(Records excerpted from a collection)
+---+
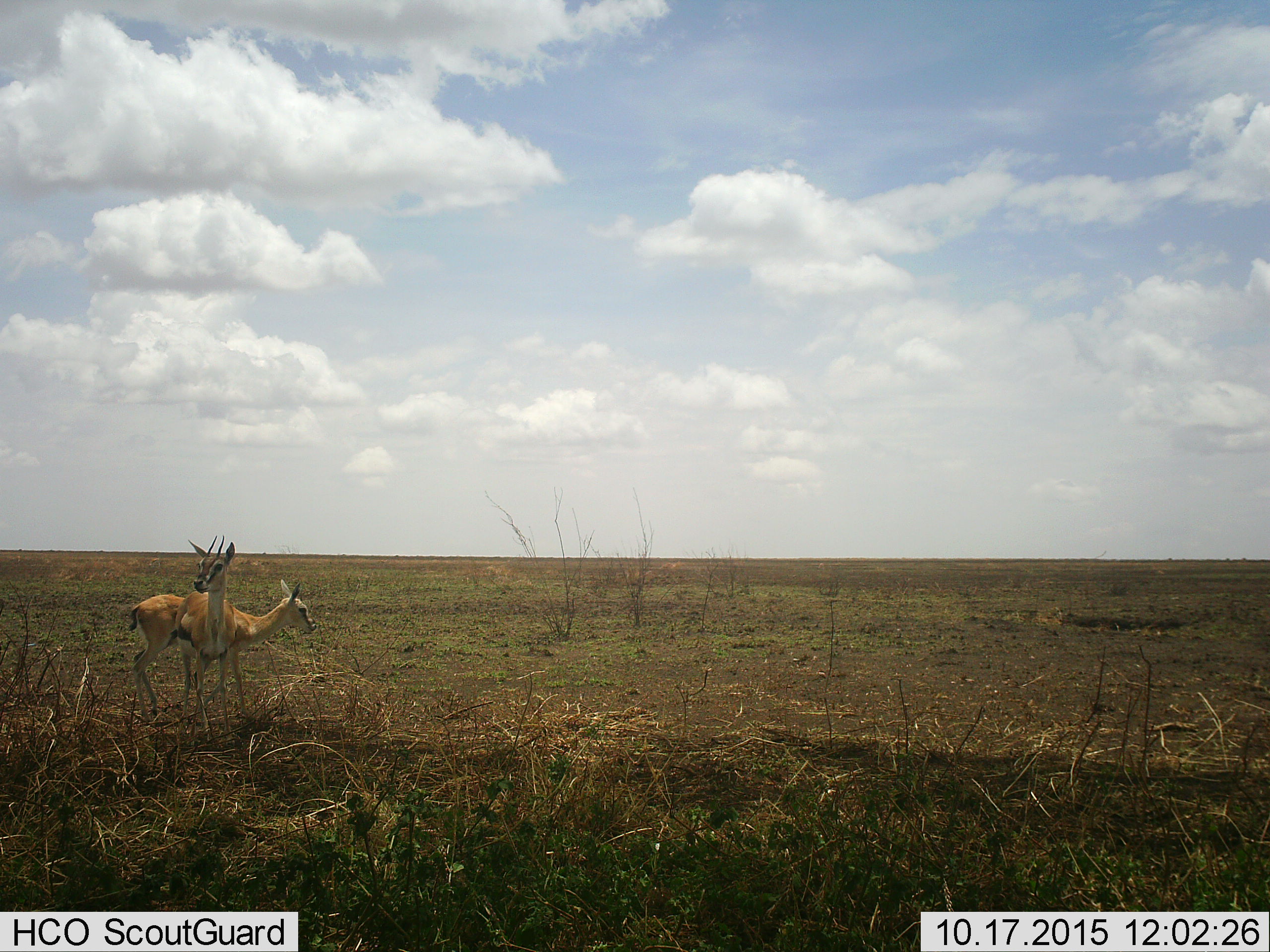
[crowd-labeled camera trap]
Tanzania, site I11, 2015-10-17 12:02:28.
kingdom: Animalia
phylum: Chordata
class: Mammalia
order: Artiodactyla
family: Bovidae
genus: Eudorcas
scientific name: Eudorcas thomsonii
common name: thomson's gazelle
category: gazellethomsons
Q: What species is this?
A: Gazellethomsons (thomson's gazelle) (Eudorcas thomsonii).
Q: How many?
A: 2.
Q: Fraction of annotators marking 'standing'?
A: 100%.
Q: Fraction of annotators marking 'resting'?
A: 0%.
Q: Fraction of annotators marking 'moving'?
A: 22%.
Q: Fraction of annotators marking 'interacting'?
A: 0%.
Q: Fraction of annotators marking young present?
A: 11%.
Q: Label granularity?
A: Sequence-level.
+---+
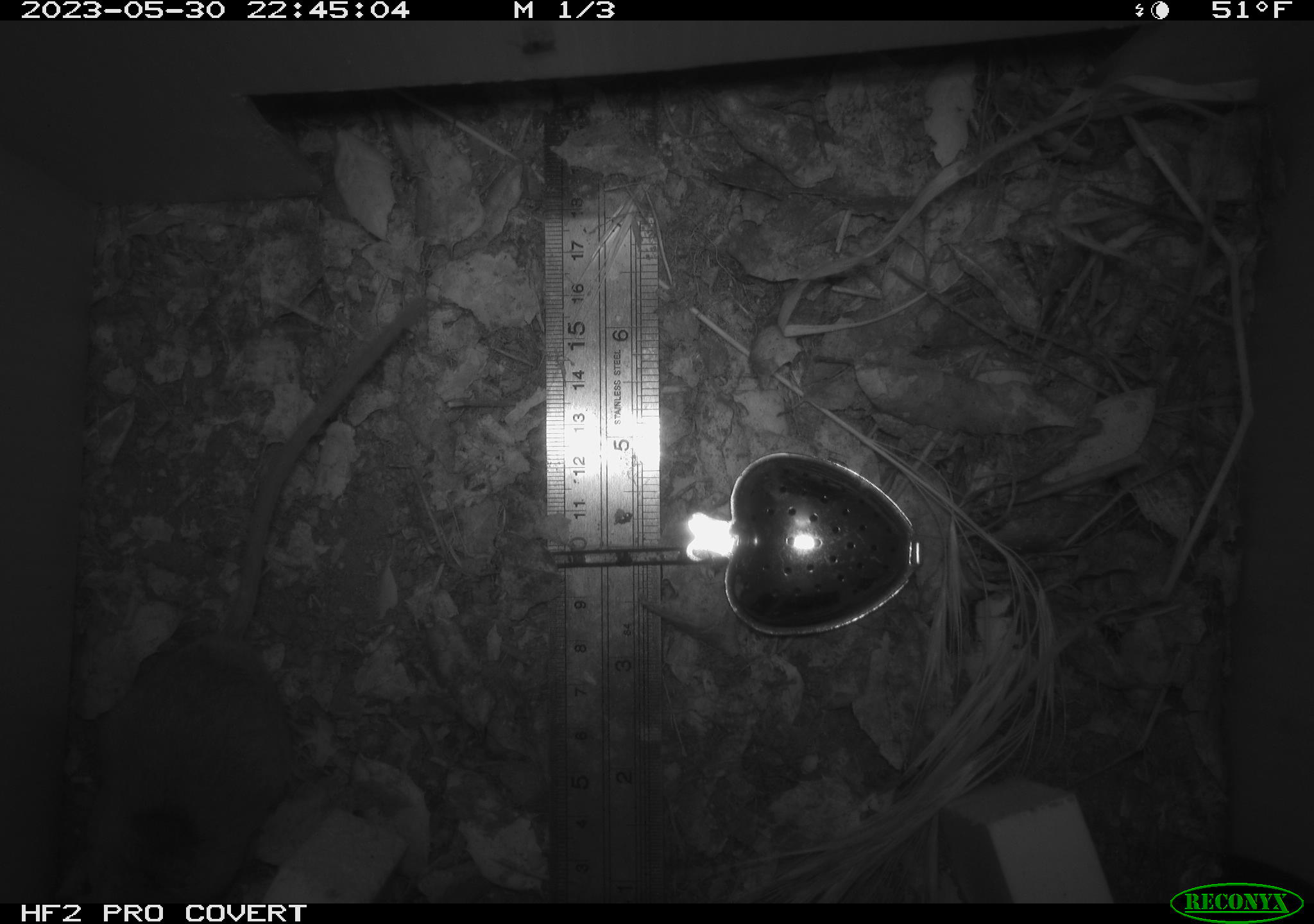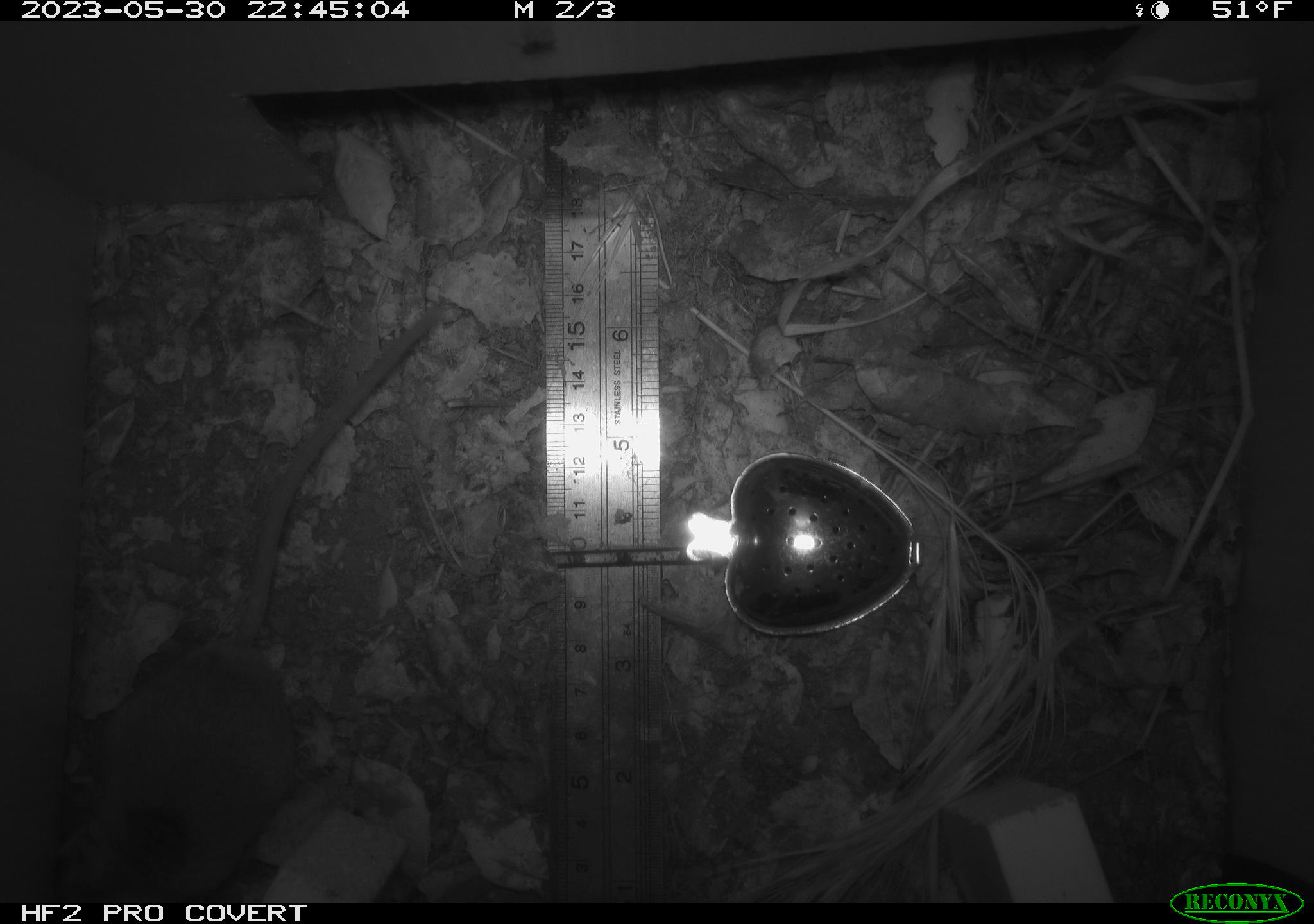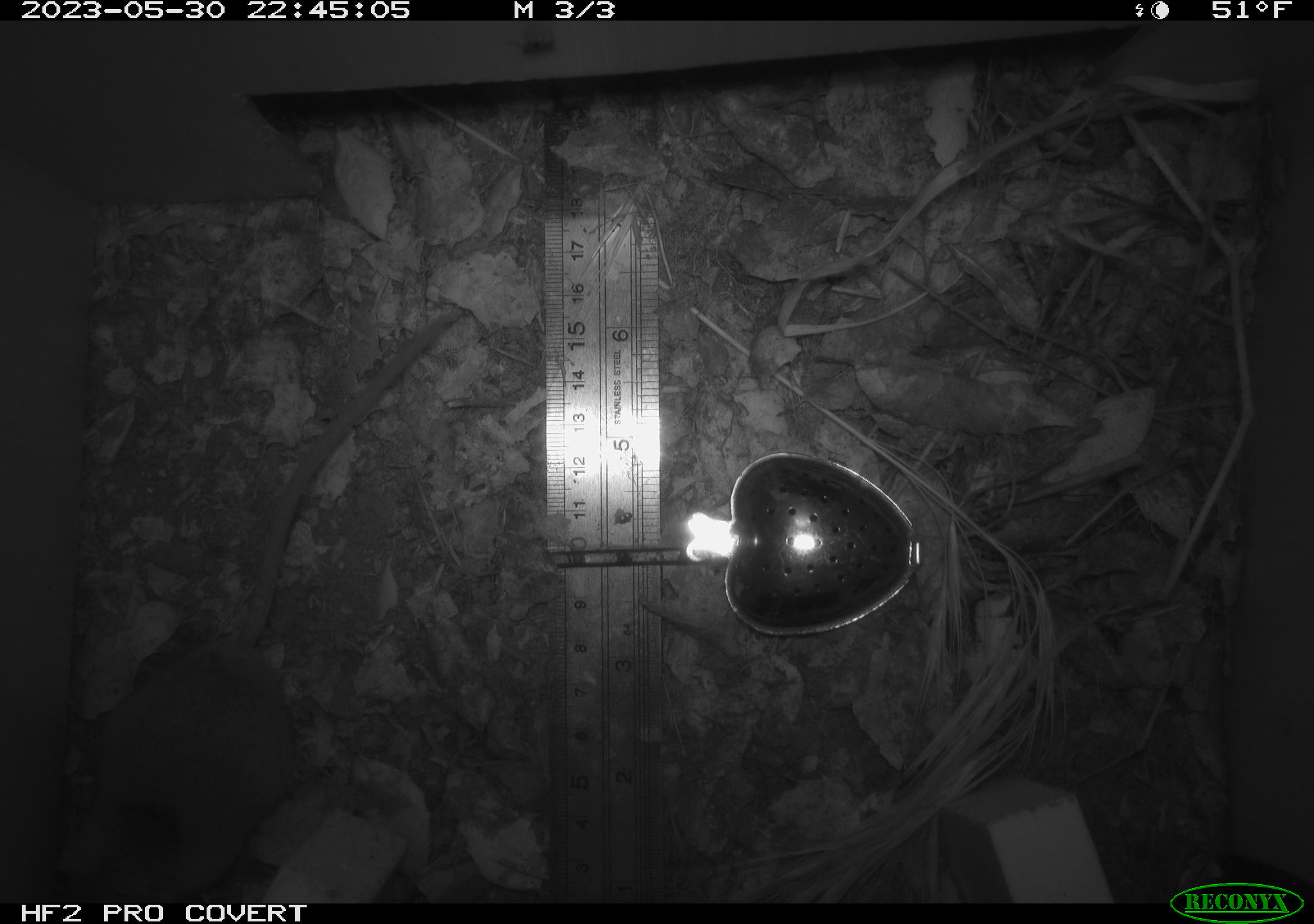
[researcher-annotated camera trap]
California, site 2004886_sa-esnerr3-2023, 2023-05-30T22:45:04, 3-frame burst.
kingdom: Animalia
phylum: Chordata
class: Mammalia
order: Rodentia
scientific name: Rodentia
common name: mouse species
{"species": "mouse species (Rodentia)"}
+---+
Find "Q: Fraction of annotators marking 'moving'?" in the entries above and copy that whole line exactly, then each line after it through the line that contains "A: Sequence-level.".

* **Written response**:
Q: Fraction of annotators marking 'moving'?
A: 22%.
Q: Fraction of annotators marking 'interacting'?
A: 0%.
Q: Fraction of annotators marking young present?
A: 11%.
Q: Label granularity?
A: Sequence-level.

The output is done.